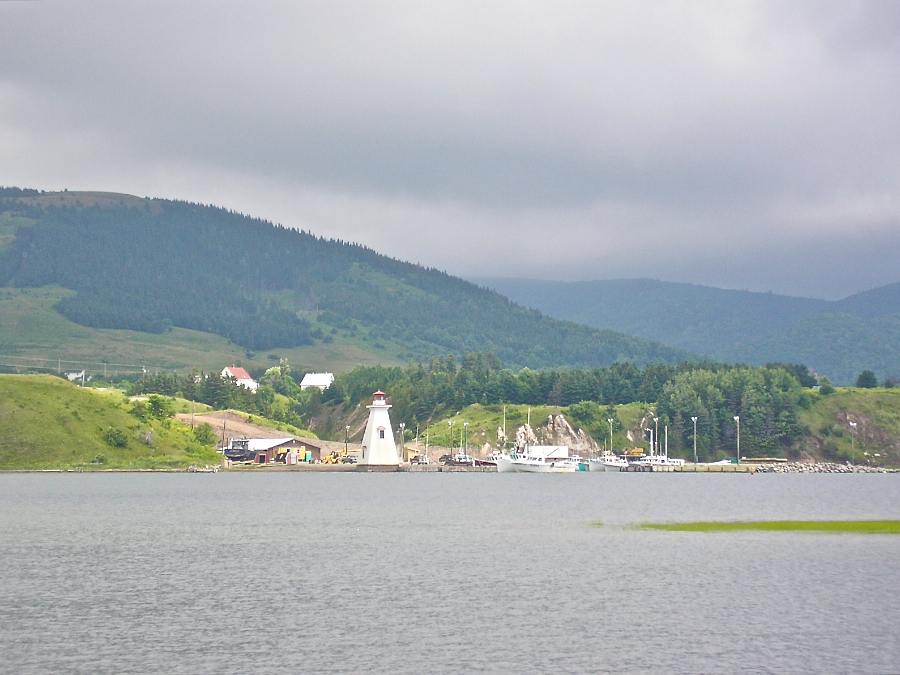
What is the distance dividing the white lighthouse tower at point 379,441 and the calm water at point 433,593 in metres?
62.7

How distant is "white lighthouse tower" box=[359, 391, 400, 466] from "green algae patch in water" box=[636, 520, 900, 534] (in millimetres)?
84468

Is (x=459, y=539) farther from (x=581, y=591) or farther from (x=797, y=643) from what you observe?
(x=797, y=643)

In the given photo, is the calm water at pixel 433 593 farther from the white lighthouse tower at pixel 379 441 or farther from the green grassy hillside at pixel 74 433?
the white lighthouse tower at pixel 379 441

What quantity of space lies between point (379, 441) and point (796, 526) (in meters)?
100

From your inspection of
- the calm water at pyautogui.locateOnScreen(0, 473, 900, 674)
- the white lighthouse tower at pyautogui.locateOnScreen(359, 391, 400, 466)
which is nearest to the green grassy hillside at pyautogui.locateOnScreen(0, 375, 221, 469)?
the white lighthouse tower at pyautogui.locateOnScreen(359, 391, 400, 466)

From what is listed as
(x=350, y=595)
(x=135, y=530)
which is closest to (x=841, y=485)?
(x=135, y=530)

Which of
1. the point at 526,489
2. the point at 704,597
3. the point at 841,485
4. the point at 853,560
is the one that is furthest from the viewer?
the point at 841,485

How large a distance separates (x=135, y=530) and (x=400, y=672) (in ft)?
172

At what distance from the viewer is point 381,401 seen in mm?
164875

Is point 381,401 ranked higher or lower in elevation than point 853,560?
higher

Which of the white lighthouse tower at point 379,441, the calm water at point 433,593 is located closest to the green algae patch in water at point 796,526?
the calm water at point 433,593

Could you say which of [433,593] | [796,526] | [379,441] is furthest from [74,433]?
[433,593]

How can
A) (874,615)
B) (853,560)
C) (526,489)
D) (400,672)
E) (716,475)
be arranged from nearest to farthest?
(400,672) → (874,615) → (853,560) → (526,489) → (716,475)

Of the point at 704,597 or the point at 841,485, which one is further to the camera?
the point at 841,485
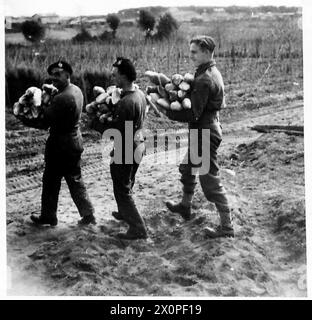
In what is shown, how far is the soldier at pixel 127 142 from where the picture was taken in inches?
222

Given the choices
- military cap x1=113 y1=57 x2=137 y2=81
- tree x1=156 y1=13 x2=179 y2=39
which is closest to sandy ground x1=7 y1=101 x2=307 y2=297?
military cap x1=113 y1=57 x2=137 y2=81

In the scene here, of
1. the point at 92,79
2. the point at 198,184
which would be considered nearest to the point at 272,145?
the point at 198,184

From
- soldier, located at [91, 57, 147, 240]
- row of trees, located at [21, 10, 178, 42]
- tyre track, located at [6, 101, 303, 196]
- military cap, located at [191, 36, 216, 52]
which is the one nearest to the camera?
soldier, located at [91, 57, 147, 240]

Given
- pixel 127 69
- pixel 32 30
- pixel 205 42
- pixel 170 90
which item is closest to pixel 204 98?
pixel 170 90

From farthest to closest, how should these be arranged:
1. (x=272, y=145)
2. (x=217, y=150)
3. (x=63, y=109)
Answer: (x=272, y=145), (x=217, y=150), (x=63, y=109)

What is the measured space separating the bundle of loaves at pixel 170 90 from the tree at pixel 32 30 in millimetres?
1323

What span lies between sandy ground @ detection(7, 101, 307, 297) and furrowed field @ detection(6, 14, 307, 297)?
0.01m

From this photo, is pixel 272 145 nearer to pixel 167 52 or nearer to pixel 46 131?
pixel 167 52

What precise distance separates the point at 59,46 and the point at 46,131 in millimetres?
899

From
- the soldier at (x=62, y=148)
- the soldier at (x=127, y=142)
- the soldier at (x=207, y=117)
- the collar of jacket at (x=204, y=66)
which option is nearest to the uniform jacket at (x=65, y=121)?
the soldier at (x=62, y=148)

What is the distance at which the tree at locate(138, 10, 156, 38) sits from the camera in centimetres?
639

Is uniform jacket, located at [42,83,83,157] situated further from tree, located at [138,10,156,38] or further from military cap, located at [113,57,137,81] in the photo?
tree, located at [138,10,156,38]

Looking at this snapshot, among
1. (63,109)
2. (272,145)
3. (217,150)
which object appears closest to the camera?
(63,109)

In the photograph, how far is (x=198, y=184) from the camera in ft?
20.8
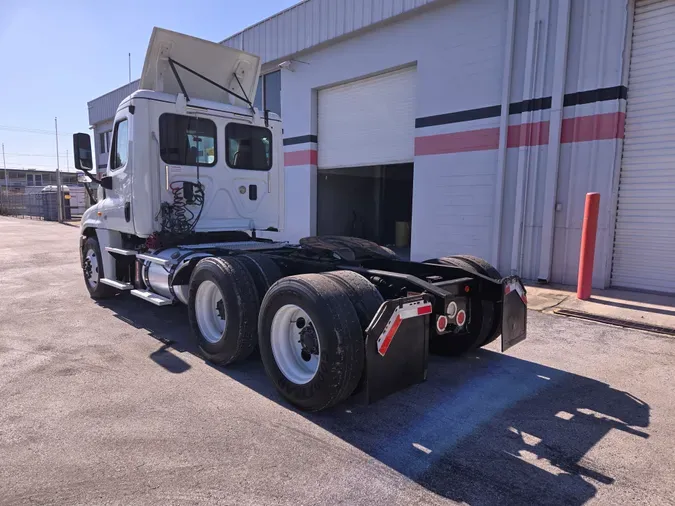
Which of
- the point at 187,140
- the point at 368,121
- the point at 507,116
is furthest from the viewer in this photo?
the point at 368,121

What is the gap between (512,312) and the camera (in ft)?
14.1

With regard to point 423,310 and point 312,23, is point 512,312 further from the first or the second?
point 312,23

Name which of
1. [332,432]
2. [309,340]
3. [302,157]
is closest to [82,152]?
[309,340]

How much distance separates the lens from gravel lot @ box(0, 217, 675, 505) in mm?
2650

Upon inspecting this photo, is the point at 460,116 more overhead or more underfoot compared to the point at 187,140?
more overhead

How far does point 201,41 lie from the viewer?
6.70 m

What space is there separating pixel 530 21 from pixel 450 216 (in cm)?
431

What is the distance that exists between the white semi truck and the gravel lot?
365mm

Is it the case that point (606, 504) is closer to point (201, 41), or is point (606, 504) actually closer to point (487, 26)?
point (201, 41)

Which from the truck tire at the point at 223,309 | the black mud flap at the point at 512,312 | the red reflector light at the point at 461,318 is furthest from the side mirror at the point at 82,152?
the black mud flap at the point at 512,312

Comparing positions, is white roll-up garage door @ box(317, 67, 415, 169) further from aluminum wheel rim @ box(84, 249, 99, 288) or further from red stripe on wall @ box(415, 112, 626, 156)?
aluminum wheel rim @ box(84, 249, 99, 288)

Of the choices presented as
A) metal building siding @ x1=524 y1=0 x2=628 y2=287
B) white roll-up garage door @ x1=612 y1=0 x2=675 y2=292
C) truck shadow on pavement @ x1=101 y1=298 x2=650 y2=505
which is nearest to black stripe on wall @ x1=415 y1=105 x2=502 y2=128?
metal building siding @ x1=524 y1=0 x2=628 y2=287

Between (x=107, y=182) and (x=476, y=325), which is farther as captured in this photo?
(x=107, y=182)

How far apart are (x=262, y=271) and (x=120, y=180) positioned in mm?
3333
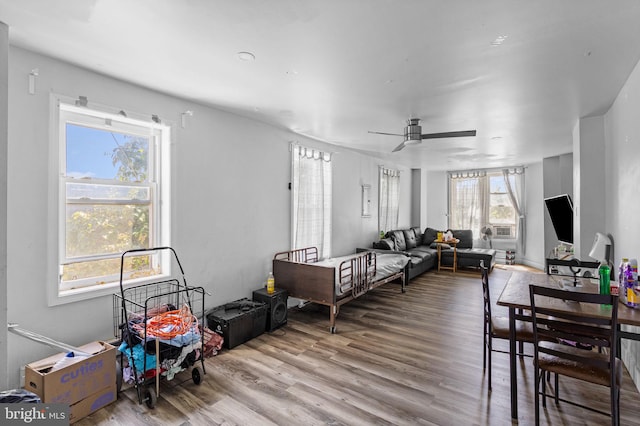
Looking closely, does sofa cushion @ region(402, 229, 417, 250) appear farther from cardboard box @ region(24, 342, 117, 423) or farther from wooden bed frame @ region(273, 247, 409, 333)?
cardboard box @ region(24, 342, 117, 423)

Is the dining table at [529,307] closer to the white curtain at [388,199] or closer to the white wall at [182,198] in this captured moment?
the white wall at [182,198]

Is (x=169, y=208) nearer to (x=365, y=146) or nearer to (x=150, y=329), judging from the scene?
(x=150, y=329)

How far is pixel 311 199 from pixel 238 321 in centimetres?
224

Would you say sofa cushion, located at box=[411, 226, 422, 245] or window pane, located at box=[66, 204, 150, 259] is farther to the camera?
sofa cushion, located at box=[411, 226, 422, 245]

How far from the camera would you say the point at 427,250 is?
7305 millimetres

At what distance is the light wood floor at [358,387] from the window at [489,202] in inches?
208

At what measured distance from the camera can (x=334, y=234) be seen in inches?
215

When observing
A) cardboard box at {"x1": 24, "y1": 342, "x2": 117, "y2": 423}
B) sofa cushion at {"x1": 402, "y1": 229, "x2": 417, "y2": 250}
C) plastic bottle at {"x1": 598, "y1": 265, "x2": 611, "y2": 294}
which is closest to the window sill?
cardboard box at {"x1": 24, "y1": 342, "x2": 117, "y2": 423}

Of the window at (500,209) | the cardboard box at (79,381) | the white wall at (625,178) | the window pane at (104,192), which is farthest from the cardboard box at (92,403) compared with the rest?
the window at (500,209)

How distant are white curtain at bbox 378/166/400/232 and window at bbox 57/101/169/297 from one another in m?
4.86

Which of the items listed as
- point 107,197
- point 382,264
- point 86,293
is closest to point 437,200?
point 382,264

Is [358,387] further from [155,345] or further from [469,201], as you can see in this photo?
[469,201]

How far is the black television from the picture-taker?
439cm

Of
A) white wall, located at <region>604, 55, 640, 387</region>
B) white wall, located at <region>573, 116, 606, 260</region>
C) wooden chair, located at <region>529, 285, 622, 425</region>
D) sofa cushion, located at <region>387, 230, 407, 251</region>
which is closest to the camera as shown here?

TASK BRIEF =>
Write out once more the lines above beginning at the line with "How far from"; continue through the final line and stop there.

ANSWER TO THIS EXERCISE =>
How far from the camera would you say the point at 427,250 is?
7305 millimetres

At what distance is the light wood floor at [358,387] from the window at [489,202] in inches?
208

At what measured distance from the camera can (x=334, y=234) be seen in inches?
215

When observing
A) cardboard box at {"x1": 24, "y1": 342, "x2": 117, "y2": 423}
B) sofa cushion at {"x1": 402, "y1": 229, "x2": 417, "y2": 250}
C) plastic bottle at {"x1": 598, "y1": 265, "x2": 611, "y2": 294}
which is closest to the window sill?
cardboard box at {"x1": 24, "y1": 342, "x2": 117, "y2": 423}

Of the window at (500,209) | the cardboard box at (79,381) | the white wall at (625,178) | the window pane at (104,192), which is farthest from the cardboard box at (92,403) compared with the rest?
the window at (500,209)

How distant are white curtain at bbox 378/166/400/232 and window at bbox 57/101/169/297 from one another in m?
4.86

Which of the items listed as
- point 107,197
- point 382,264
- point 86,293
is closest to point 437,200?
point 382,264

Is [358,387] further from [155,345] or further from [469,201], as you can see in this photo?
[469,201]

How far is the black television from the picture-taker?
439cm

Of
A) white wall, located at <region>604, 55, 640, 387</region>
B) white wall, located at <region>573, 116, 606, 260</region>
C) wooden chair, located at <region>529, 285, 622, 425</region>
D) sofa cushion, located at <region>387, 230, 407, 251</region>
which is closest to the camera as shown here?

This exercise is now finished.